Fonte »
--------------------------------------------------
Coltivare condividendo è un gruppo informale, fatto di contadini e non solo, che da anni promuove questi valori giorno per giorno, basandosi sul passaparola, organizzando manifestazioni segnate da uno spontaneismo contagioso che diffonde conoscenze e infine smuove anche qualche ambito istituzionale. Quanto ai protagonisti, mettono al centro la biodiversità e la diversificazione della loro stessa attività (anche intrecciando turismo e agricoltura) e non si fanno abbagliare dai guadagni facili che potrebbbero derivare da qualche fortunata coltivazione intensiva concentrata su un unico frutto o pianta che avrebbe l'effetto collaterale di inaridire l'intero territorio, come avviene da tempo in varie zone d'Italia.
A Belluno, infatti, sul fronte dell'agricoltura, si gioca proprio in questa fase storica una partita che vede quest'area alpina confrontarsi con il rischio di una sorta di «colonizzazione», con la svendita a basso prezzo di terreni a soggetti economici che in genere arrivano da fuori con l'intento di cercare nuove aree per estendere i modelli intensivi già attuati altrove arrivando quasi al'esaurimento degli spazi disponibili (in particolare con la vite o con le mele).
A contrastare l'omologazione di un territorio che in parte si è salvato dal consumo di suolo e dagli assalti al paesaggio, ci sono, come spiega Coltivere Condividendo, la partecipazione civica e un ritorno dei cittadini alla terra, sia in termini difensivi sia come progetto di un altro modello possibile.
--------------------------------------------------
Consegna » Trascrivi parola per parola la parte del testo sull'agricoltura bellunese che comincia con le parole contenenti "A Belluno, infatti, sul" e termina con "altro modello possibile.".

Materiale fornito »
--------------------------------------------------
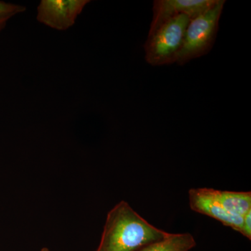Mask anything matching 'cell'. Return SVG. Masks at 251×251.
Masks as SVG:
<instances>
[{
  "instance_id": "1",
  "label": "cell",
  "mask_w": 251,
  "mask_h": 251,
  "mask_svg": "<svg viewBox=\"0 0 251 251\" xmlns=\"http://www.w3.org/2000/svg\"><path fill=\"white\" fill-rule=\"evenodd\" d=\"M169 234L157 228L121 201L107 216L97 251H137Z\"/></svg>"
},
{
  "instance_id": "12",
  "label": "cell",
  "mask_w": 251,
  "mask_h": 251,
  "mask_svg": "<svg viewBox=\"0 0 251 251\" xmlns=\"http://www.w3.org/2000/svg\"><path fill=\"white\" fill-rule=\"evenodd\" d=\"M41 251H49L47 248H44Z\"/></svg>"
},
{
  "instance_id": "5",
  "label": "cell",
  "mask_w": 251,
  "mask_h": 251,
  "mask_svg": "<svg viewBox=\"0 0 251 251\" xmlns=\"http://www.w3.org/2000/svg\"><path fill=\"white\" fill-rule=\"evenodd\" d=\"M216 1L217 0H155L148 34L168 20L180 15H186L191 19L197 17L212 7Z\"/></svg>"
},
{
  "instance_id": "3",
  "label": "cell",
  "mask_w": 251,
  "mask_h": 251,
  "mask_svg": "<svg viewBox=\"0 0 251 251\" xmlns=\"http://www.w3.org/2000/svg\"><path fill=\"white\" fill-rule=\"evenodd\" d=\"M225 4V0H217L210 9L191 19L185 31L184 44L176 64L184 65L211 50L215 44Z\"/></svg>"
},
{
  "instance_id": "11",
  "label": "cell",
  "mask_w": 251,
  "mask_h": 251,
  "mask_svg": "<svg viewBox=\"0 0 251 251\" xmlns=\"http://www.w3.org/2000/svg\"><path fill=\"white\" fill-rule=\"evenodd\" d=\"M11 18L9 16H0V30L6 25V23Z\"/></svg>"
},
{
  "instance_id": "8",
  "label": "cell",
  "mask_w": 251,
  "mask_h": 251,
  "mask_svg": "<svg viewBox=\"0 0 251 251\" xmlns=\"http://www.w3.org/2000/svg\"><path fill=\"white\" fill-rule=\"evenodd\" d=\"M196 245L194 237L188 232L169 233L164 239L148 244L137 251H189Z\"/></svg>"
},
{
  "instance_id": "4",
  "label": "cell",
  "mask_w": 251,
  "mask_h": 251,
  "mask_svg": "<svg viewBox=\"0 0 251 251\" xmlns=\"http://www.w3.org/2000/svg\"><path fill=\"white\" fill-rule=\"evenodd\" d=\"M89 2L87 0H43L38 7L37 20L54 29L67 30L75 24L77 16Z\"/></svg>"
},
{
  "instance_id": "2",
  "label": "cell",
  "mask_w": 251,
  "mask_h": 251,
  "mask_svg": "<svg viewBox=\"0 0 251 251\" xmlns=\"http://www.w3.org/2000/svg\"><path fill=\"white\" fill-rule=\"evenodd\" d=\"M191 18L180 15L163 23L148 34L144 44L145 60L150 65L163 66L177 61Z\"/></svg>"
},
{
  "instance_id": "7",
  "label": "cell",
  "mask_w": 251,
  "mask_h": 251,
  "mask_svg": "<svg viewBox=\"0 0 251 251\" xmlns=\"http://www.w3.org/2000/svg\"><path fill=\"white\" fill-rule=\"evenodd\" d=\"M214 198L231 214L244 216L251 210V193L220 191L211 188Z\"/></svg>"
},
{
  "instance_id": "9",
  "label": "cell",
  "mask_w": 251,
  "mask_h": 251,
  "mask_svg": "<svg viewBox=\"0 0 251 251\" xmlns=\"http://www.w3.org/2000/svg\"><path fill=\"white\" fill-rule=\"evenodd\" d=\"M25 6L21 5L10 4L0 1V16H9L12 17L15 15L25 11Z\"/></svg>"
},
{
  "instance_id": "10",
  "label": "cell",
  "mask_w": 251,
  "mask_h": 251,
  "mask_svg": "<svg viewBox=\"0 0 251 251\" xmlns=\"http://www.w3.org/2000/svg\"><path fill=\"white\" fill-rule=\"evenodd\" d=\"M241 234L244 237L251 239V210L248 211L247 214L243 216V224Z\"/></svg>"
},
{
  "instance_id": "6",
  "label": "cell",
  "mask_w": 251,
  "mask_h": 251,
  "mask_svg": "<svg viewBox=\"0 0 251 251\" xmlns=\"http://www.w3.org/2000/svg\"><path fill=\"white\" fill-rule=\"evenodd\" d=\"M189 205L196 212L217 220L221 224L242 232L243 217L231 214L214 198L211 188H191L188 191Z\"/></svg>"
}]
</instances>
--------------------------------------------------
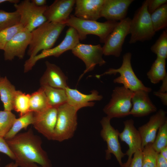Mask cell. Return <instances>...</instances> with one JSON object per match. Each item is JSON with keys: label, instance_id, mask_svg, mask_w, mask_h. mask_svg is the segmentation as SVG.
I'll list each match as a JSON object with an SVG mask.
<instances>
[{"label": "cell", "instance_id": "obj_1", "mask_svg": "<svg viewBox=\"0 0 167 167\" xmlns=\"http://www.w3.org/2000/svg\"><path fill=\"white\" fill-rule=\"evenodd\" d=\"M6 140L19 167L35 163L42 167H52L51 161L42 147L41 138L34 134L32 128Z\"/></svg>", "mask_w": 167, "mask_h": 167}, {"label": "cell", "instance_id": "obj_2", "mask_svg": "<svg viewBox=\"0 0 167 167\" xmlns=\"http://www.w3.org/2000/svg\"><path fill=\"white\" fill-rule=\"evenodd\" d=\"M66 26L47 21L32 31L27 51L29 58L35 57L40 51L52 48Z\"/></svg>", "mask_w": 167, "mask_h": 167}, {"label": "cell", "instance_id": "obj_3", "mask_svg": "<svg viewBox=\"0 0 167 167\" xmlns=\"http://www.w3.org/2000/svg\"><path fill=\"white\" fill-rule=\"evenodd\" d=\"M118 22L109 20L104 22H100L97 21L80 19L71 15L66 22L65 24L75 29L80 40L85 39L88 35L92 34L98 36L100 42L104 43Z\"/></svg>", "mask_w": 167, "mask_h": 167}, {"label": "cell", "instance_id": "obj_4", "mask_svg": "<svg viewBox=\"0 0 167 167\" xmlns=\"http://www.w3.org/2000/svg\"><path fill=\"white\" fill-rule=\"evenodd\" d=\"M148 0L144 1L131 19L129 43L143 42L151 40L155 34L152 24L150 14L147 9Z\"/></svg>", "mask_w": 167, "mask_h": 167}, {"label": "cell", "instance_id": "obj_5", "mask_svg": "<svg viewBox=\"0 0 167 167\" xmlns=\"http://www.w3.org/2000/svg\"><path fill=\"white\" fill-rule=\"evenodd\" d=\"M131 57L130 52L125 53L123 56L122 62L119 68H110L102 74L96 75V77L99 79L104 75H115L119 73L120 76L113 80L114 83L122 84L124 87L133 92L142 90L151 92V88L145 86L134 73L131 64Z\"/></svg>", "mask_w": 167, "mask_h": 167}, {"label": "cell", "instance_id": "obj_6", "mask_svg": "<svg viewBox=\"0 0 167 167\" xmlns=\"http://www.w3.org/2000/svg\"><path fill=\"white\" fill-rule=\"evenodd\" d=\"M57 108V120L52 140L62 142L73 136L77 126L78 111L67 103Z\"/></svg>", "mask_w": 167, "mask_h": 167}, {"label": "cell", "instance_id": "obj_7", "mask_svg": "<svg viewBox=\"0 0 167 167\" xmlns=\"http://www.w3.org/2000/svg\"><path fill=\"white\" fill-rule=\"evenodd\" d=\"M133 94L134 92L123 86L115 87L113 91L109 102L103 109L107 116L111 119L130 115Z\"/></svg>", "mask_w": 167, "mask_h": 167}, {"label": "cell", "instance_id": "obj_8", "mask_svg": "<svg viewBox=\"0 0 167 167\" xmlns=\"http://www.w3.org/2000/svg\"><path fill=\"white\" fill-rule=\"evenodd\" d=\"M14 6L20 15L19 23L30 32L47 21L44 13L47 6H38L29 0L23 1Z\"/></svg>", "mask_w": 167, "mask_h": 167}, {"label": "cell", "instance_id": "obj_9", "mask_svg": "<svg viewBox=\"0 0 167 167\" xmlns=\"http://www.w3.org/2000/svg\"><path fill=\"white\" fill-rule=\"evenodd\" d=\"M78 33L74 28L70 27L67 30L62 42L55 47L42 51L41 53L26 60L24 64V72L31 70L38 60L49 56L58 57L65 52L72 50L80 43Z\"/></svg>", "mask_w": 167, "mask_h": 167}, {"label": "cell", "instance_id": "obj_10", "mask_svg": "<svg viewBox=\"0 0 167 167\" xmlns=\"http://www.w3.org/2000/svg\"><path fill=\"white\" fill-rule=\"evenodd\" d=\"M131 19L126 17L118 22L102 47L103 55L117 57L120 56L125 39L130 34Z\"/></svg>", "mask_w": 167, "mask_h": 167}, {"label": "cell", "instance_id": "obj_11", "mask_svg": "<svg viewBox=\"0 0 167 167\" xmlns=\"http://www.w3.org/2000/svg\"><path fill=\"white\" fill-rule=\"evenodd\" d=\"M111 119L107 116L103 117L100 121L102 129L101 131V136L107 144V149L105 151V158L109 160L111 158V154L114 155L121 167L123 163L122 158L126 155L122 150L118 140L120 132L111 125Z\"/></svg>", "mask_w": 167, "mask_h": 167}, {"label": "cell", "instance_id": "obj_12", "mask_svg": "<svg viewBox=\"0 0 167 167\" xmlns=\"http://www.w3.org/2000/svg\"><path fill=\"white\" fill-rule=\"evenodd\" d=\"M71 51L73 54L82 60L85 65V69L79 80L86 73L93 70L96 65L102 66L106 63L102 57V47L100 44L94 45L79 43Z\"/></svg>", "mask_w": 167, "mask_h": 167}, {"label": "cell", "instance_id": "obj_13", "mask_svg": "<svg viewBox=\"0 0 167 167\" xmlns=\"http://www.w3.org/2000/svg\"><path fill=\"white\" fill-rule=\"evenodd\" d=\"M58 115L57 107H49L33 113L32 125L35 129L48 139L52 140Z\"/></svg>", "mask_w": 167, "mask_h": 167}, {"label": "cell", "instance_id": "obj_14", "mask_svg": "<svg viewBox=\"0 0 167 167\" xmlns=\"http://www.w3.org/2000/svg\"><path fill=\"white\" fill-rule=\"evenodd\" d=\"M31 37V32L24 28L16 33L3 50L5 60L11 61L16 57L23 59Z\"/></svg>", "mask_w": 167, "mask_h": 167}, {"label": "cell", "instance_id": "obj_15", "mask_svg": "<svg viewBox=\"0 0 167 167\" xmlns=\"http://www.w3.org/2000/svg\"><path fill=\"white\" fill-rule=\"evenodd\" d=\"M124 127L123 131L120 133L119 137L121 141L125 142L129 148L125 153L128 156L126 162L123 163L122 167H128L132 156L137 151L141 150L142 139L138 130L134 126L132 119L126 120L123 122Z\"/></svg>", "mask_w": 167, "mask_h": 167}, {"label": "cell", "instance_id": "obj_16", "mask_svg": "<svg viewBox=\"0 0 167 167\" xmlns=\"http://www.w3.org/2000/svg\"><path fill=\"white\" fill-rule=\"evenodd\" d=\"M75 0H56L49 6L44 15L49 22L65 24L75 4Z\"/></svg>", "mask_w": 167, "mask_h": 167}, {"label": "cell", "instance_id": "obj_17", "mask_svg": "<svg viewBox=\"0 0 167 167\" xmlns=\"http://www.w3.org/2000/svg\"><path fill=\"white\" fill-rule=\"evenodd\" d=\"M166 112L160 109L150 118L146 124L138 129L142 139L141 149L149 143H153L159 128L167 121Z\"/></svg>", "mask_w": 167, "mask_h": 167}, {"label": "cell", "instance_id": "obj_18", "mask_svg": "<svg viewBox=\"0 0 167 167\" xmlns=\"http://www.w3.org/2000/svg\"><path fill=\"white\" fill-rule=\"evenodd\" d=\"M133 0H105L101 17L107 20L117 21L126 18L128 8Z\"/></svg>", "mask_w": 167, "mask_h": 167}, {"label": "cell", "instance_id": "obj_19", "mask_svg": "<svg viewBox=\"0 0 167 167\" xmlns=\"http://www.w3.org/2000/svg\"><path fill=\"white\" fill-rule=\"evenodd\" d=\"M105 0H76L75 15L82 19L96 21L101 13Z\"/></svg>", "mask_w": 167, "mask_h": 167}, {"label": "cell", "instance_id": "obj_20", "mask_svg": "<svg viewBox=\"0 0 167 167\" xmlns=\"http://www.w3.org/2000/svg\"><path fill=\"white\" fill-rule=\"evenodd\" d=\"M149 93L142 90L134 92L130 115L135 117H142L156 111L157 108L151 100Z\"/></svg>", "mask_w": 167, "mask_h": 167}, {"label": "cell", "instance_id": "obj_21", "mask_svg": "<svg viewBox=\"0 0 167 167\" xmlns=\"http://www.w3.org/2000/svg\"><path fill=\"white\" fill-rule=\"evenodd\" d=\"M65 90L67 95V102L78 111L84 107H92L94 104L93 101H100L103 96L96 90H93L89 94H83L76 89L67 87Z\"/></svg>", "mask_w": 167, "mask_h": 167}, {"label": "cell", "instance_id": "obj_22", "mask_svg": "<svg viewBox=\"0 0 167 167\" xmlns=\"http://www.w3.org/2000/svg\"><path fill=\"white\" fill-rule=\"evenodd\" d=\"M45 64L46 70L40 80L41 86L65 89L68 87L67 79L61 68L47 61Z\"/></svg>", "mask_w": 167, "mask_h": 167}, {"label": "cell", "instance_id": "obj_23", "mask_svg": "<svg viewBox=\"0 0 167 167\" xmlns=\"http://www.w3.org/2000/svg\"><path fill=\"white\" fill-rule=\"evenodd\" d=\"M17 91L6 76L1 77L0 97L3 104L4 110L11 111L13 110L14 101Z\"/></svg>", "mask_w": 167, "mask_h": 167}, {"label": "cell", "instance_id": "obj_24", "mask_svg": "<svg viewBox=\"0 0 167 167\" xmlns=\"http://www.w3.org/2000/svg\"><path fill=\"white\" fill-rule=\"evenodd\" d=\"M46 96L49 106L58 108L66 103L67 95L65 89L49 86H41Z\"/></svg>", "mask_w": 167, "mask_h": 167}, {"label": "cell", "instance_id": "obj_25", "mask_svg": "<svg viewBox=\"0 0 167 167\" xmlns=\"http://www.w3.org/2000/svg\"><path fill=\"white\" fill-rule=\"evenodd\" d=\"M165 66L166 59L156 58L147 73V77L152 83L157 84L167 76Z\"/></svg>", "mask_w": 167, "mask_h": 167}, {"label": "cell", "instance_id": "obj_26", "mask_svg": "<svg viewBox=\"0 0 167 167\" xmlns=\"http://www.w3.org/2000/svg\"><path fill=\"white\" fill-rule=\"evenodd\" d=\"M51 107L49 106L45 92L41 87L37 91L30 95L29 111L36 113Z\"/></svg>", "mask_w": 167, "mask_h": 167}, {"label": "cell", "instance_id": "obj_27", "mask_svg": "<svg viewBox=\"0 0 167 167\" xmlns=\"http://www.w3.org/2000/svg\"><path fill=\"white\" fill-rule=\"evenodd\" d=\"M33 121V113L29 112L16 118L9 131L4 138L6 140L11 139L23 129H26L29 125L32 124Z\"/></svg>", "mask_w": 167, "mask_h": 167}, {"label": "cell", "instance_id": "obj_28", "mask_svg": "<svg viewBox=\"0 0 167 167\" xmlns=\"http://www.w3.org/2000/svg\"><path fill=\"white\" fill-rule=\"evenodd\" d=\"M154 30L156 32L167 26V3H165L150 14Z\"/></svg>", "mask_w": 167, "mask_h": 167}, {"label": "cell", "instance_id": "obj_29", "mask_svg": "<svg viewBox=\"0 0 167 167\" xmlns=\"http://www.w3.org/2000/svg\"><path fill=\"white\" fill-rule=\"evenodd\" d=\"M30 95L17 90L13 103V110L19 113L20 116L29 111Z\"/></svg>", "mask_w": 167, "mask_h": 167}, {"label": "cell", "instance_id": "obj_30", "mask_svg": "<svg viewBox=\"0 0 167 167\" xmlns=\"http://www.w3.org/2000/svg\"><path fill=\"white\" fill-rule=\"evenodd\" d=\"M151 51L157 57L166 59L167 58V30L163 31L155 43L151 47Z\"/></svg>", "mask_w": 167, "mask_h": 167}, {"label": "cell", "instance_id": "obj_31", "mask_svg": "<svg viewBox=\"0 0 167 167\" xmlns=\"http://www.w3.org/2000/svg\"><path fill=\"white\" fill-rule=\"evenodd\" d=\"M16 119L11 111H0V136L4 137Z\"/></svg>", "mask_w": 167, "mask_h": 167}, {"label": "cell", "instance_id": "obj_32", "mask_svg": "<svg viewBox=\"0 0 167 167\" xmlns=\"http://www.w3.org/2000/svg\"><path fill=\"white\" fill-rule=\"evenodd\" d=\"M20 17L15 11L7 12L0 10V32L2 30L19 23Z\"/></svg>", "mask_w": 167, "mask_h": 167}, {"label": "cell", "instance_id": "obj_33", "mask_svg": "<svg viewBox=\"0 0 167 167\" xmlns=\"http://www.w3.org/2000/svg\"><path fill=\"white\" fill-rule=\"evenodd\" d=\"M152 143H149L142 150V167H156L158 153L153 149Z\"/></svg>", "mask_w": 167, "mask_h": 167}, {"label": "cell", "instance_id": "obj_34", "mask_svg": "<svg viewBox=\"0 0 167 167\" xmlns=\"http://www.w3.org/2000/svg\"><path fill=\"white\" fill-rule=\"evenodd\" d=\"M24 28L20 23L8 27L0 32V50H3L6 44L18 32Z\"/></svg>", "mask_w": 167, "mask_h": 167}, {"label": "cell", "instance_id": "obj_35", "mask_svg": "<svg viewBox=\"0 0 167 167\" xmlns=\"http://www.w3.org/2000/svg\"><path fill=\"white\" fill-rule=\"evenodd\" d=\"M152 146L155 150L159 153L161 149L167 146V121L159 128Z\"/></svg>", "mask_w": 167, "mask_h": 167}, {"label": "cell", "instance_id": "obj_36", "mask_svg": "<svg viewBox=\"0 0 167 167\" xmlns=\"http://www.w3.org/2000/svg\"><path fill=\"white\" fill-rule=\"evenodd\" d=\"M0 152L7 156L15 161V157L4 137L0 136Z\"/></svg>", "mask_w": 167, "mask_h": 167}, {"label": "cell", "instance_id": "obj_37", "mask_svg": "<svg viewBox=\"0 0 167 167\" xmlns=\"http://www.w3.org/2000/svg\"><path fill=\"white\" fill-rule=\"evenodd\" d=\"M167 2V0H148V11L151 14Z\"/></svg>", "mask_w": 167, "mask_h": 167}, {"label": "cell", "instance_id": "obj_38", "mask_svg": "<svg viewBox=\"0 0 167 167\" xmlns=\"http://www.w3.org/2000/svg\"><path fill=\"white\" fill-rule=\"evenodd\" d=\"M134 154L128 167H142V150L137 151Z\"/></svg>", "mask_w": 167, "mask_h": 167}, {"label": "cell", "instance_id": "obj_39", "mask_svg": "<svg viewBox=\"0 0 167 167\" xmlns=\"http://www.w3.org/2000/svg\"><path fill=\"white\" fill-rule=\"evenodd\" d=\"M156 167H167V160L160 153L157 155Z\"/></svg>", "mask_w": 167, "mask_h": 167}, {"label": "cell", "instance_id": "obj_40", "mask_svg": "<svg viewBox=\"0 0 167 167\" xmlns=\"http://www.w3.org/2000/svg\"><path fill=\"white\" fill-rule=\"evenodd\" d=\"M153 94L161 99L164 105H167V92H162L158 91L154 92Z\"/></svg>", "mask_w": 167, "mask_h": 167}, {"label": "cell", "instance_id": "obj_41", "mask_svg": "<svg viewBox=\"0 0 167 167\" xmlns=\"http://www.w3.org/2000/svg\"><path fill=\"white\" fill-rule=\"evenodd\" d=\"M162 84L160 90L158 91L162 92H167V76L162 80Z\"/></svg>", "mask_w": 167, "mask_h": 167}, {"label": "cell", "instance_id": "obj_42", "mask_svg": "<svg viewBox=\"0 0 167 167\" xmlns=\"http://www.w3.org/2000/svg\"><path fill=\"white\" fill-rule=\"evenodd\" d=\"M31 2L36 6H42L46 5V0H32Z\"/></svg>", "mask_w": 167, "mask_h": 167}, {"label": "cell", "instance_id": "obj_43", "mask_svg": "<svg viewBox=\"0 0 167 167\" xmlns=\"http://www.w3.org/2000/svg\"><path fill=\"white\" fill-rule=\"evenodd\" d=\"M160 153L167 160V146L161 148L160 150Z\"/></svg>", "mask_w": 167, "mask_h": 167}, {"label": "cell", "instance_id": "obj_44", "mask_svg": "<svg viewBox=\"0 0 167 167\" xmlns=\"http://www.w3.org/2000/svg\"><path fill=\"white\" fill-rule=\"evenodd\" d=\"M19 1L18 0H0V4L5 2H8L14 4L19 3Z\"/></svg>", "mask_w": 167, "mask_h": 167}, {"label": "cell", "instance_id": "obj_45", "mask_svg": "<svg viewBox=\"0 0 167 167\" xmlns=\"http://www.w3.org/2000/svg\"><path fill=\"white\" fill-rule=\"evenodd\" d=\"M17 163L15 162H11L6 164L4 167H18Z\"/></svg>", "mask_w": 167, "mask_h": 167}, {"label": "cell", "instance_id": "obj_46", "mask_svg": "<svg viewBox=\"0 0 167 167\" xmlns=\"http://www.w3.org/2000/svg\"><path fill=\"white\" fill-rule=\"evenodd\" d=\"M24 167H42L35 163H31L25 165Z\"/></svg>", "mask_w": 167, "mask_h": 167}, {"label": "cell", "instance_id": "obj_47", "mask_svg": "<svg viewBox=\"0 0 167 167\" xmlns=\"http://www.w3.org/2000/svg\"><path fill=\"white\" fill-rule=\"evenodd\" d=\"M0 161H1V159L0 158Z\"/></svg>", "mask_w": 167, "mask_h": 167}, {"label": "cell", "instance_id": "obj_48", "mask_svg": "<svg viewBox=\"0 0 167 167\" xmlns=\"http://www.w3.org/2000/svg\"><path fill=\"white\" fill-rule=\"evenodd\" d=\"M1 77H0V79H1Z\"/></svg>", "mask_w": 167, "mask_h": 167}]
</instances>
--------------------------------------------------
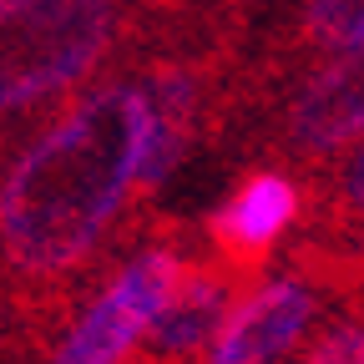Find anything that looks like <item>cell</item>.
--------------------------------------------------
Risultato »
A Belluno, infatti, sul fronte dell'agricoltura, si gioca proprio in questa fase storica una partita che vede quest'area alpina confrontarsi con il rischio di una sorta di «colonizzazione», con la svendita a basso prezzo di terreni a soggetti economici che in genere arrivano da fuori con l'intento di cercare nuove aree per estendere i modelli intensivi già attuati altrove arrivando quasi al'esaurimento degli spazi disponibili (in particolare con la vite o con le mele).
A contrastare l'omologazione di un territorio che in parte si è salvato dal consumo di suolo e dagli assalti al paesaggio, ci sono, come spiega Coltivere Condividendo, la partecipazione civica e un ritorno dei cittadini alla terra, sia in termini difensivi sia come progetto di un altro modello possibile.